Last Updated on 22 June 2024

Quotes from James Madison (1751-1836)

  • The accumulation of all powers, legislative, executive, and judiciary, in the same hands, whether of one, a few, or many, and whether hereditary, self-appointed, or elective, may justly be pronounced the very definition of tyranny.
  • The advancement and diffusion of knowledge is the only guardian of true liberty.
  • Armies, and debts, and taxes are the known instruments for bringing the many under the domination of the few.
  • The civil rights of none, shall be abridged on account of religious belief or worship, nor shall any national religion be established, nor shall the full and equal rights of conscience be in any manner, or on any pretext infringed.
  • Crisis is the rallying cry of the tyrant.
  • Equal laws protecting equal rights…the best guarantee of loyalty and love of country.
  • History records that the money changers have used every form of abuse, intrigue, deceit, and violent means possible to maintain their control over governments by controlling money and it’s issuance.

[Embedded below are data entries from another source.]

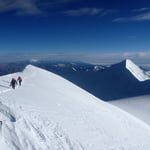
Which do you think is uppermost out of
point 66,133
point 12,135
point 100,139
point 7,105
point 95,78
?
point 7,105

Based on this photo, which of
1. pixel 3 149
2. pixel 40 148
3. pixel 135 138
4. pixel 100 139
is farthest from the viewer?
pixel 135 138

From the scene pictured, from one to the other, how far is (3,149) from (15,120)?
264 cm

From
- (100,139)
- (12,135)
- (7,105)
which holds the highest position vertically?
(7,105)

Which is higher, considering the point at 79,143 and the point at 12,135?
the point at 12,135

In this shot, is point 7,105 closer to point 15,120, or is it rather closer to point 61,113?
point 15,120

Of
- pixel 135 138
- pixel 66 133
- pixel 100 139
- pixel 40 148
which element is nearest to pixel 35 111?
pixel 66 133

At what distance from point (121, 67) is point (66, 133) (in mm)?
91203

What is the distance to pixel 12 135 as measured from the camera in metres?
9.72

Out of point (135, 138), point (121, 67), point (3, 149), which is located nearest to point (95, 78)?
point (121, 67)

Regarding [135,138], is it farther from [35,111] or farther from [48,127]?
Result: [35,111]

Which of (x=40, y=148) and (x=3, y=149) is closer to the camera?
(x=3, y=149)

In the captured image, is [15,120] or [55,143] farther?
[15,120]

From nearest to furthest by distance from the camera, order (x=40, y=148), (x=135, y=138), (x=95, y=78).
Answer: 1. (x=40, y=148)
2. (x=135, y=138)
3. (x=95, y=78)

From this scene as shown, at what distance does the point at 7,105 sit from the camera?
12828 millimetres
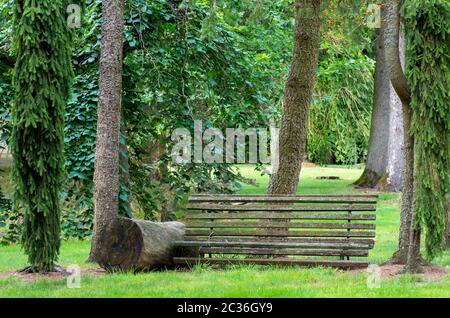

  • I believe there are more instances of the abridgement of freedom of the people by gradual and silent encroachments by those in power than by violent and sudden usurpation.
  • I cannot undertake to lay my finger on that article of the Constitution which granted a right to Congress of expending, on objects of benevolence, the money of their constituents.
  • If man is not fit to govern himself, how can he be fit to govern someone else?
  • If our nation is ever taken over, it will be taken over from within.
  • If Tyranny and Oppression come to this land, it will be in the guise of fighting a foreign enemy.
  • It is a universal truth that the loss of liberty at home is to be charged to the provisions against danger, real or pretended, from abroad.
  • It will be of little avail to the people that the laws are made by men of their own choice if the laws be so voluminous that they cannot be read, or so incoherent that they cannot be understood.
  • Knowledge will forever govern ignorance; and a people who mean to be their own governors must arm themselves with the power which knowledge gives.
  • Learned Institutions ought to be favorite objects with every free people. They throw that light over the public mind, which is the best security against crafty and dangerous encroachments on the public liberty.
  • No nation could preserve its freedom in the midst of continual warfare.
  • Oppressors can tyrannize only when they achieve a standing army, an enslaved press, and a disarmed populace.
  • A president is impeachable if he attempts to subvert the Constitution.
  • The purpose of separation of church and state is to keep forever from these shores the ceaseless strife that has soaked the soil of Europe with blood for centuries.
  • Religious bondage shackles and debilitates the mind and unfits it for every noble enterprise…. During almost fifteen centuries has the legal establishment of Christianity been on trial. What have been its fruits? More or less, in all places, pride and indolence in the clergy; ignorance and servility in laity; in both, superstition, bigotry, and persecution.
  • There is an evil which ought to be guarded against in the indefinite accumulation of property from the capacity of holding it in perpetuity by…corporations. The power of all corporations ought to be limited in this respect. The growing wealth acquired by them never fails to be a source of abuses.
  • The truth is that all men having power ought to be mistrusted.
  • Where an excess of power prevails, property of no sort is duly respected. No man is safe in his opinions, his person, his faculties, or his possessions.